Einst war ich zu Gast in einem noblen Ferienhotel. Ich hatte leider nur nicht mitbekommen, dass die Herren dort zum Dinner Veston tragen müssen. Am zweiten Abend ermahnte mich der Chef de Service: Es habe Beschwerden gegeben, ich möge bitte an der Rezeption ein Jackett ausleihen. Ich fragte mich den ganzen Abend, wer wohl der Denunziant gewesen sein könnte.

Ganz ähnlich geht es derzeit vielen in der Schweiz, wenn plötzlich die Polizei oder ein Arbeitsinspektor vor der Tür steht: Es sei gemeldet worden, man habe mehr als fünf Gäste in der Wohnung, mehr Arbeitnehmer als nötig im Büro, einen Kunden im geschlossenen Laden gehabt ...

Ein BLICK-Leser schrieb mir von seinem Erlebnis bei einer Bahnfahrt ins Simmental: «Zwei junge Frauen sitzen nebeneinander (Abstand 60 cm!), die eine isst genüsslich und langsam den mitgebrachten Brei, beide nippen an ihren Getränkeflaschen bis kurz vor Zweisimmen und dies während 1 Std. 20 Min. ohne Maske!!! Wo bleibt da die Durchsetzung?»
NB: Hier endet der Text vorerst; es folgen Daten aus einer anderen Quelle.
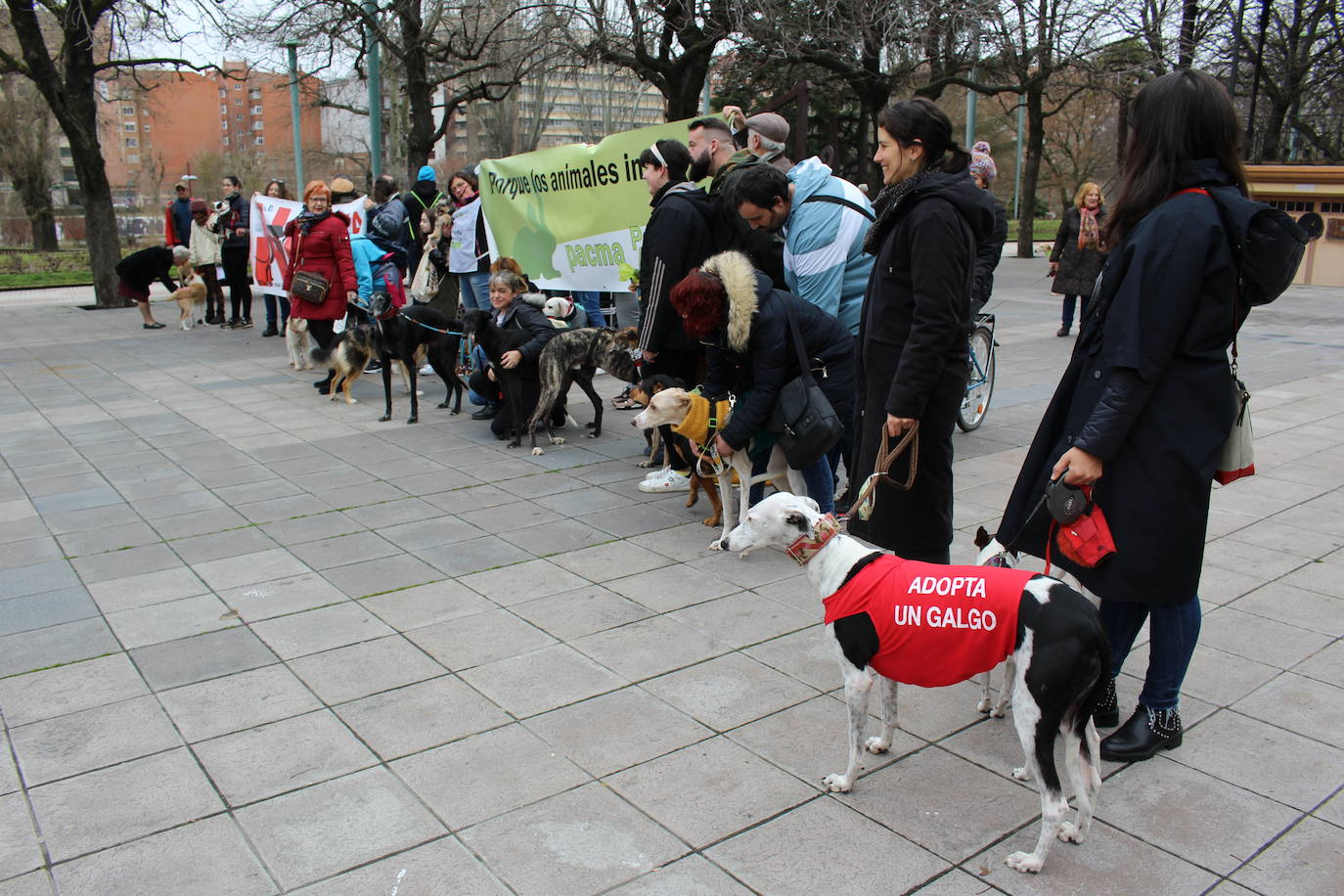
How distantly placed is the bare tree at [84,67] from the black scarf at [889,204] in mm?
15383

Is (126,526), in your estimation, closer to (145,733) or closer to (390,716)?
(145,733)

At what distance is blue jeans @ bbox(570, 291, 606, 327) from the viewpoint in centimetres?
988

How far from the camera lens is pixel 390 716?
12.2ft

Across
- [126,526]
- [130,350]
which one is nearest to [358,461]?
[126,526]

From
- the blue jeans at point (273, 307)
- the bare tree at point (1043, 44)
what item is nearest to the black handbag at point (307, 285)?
the blue jeans at point (273, 307)

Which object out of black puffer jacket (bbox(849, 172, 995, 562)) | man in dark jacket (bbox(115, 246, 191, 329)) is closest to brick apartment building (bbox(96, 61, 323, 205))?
man in dark jacket (bbox(115, 246, 191, 329))

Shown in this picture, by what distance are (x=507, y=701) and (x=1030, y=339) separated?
1098 cm

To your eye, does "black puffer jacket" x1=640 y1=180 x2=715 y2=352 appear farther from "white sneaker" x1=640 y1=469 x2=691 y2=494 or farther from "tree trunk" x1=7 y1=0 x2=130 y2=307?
"tree trunk" x1=7 y1=0 x2=130 y2=307

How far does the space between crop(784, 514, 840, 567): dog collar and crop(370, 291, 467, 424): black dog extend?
6071 mm

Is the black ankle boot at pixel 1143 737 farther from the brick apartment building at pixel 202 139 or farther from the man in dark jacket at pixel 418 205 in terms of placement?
the brick apartment building at pixel 202 139

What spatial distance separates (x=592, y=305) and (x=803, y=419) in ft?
18.0

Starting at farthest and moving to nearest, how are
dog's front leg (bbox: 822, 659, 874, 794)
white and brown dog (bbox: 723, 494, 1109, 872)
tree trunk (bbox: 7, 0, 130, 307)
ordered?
1. tree trunk (bbox: 7, 0, 130, 307)
2. dog's front leg (bbox: 822, 659, 874, 794)
3. white and brown dog (bbox: 723, 494, 1109, 872)

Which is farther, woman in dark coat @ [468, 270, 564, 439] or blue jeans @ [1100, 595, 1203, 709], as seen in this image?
woman in dark coat @ [468, 270, 564, 439]

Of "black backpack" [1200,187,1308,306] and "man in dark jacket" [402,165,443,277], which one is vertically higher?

Christian Dorer, Chefredaktor Blick-Gruppe.
Foto: Shane Wilkinson

Und tatsächlich: Weil einzelne Passagiere extra lang auf ihren Sandwiches herumkauen, wird jetzt ein Ess- und Trinkverbot im öffentlichen Verkehr diskutiert – als ob man mit immer neuen Regeln irgendwann jedes Schlupfloch schliessen könnte!

Am Montag tritt eine lange Liste von Corona-Bussen in Kraft. Keine Maske: 100 Franken. Mehr als fünf Personen in der Wohnung: 200 Franken für den Gastgeber, 100 für jeden Gast. Mehr als fünf Personen draussen: 50 Franken pro Person. Und so weiter und so weiter.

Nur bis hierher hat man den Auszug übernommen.